→ Exercise details
Omit the images and output every line of the data below exactly.

→ Data listing
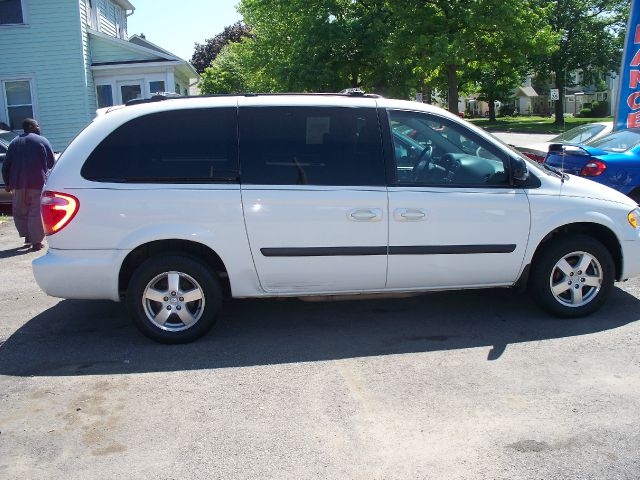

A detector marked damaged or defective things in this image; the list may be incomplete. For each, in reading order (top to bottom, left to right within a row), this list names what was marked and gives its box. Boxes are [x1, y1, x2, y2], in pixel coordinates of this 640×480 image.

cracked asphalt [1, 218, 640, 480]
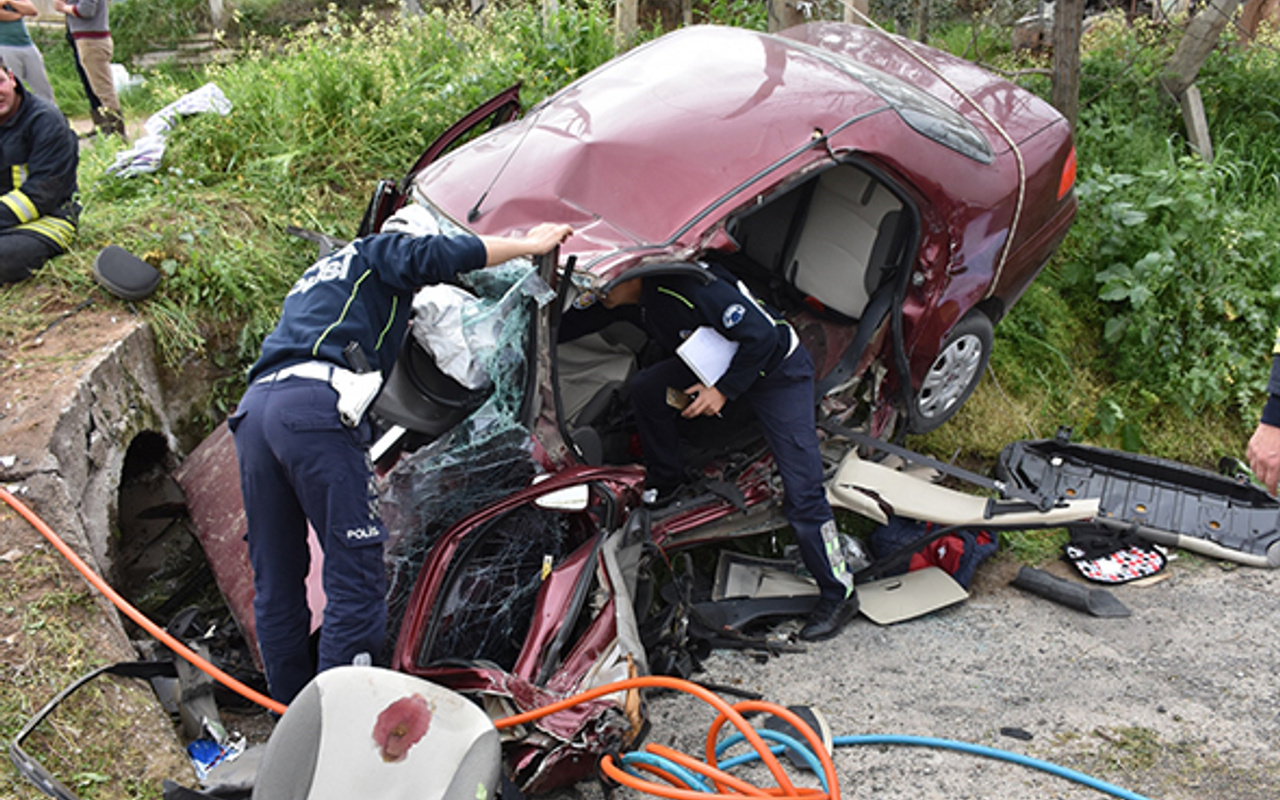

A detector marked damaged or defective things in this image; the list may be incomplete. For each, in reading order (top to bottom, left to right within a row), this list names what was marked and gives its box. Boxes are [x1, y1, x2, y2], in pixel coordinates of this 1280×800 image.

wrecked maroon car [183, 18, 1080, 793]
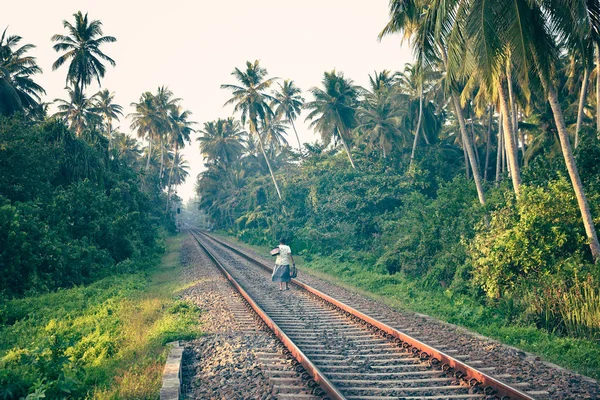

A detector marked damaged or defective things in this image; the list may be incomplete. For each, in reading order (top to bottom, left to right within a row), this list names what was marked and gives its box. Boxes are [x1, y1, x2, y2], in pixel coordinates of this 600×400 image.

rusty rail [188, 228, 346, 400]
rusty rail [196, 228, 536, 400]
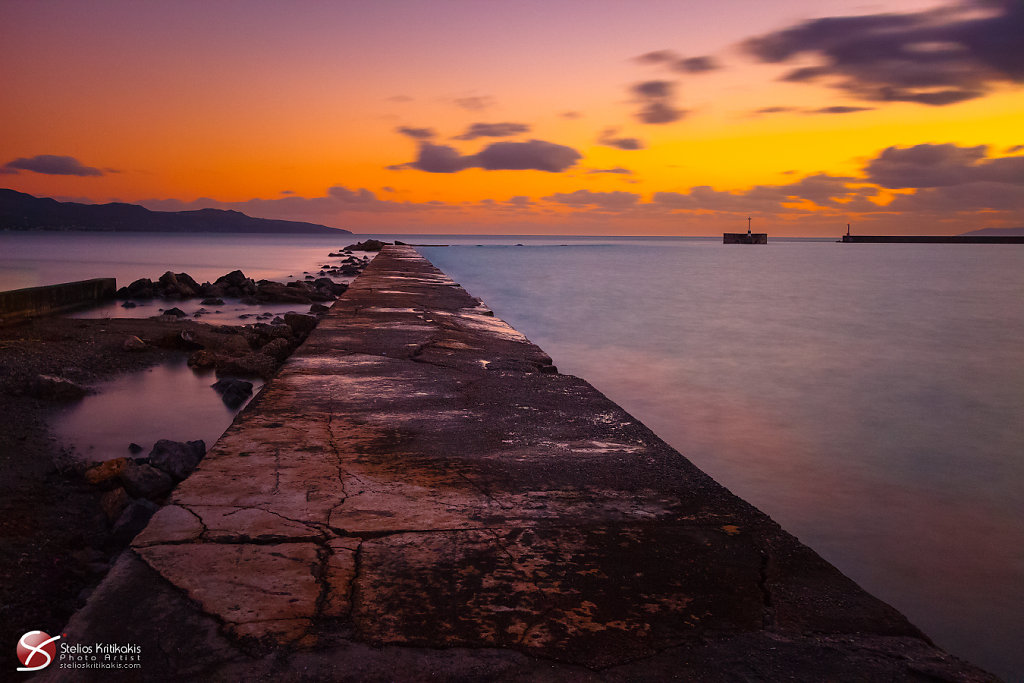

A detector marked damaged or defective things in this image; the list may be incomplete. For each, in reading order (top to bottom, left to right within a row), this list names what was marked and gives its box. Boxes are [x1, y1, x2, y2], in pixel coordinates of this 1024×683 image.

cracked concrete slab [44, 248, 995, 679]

→ Expected answer
A detector marked damaged or defective things in this image; the list may be incomplete. For each, in reading order (top to bottom, left to right within a row), this list names what was marked and gives its box. Boxes are [x1, y1, x2, y2], in pixel coordinates of this 640×480 image.

cracked asphalt [1, 218, 640, 480]

A detector marked damaged or defective things in this image; the list may be incomplete. For each, in reading order (top to bottom, left to right within a row), this list names what was marked and gives its box. Boxes are [x1, y1, x2, y2], in pixel coordinates of this 1280×800 image.

wrecked maroon car [183, 18, 1080, 793]

A detector marked damaged or defective things in this image; the list may be incomplete. For each, in reading order (top to bottom, left to right within a row), this list names what was marked and gives its box. Boxes are [x1, y1, x2, y2], in pixel coordinates of this 600×400 image.

rusty rail [188, 228, 346, 400]
rusty rail [196, 228, 536, 400]

A detector marked damaged or defective things in this image; the list may be incomplete. For each, in reading order (top to bottom, left to right within a row), this list names what was marked and gives its box. Boxes are [x1, y1, x2, y2], in pixel coordinates of this 1024×683 image.

cracked concrete slab [44, 248, 995, 679]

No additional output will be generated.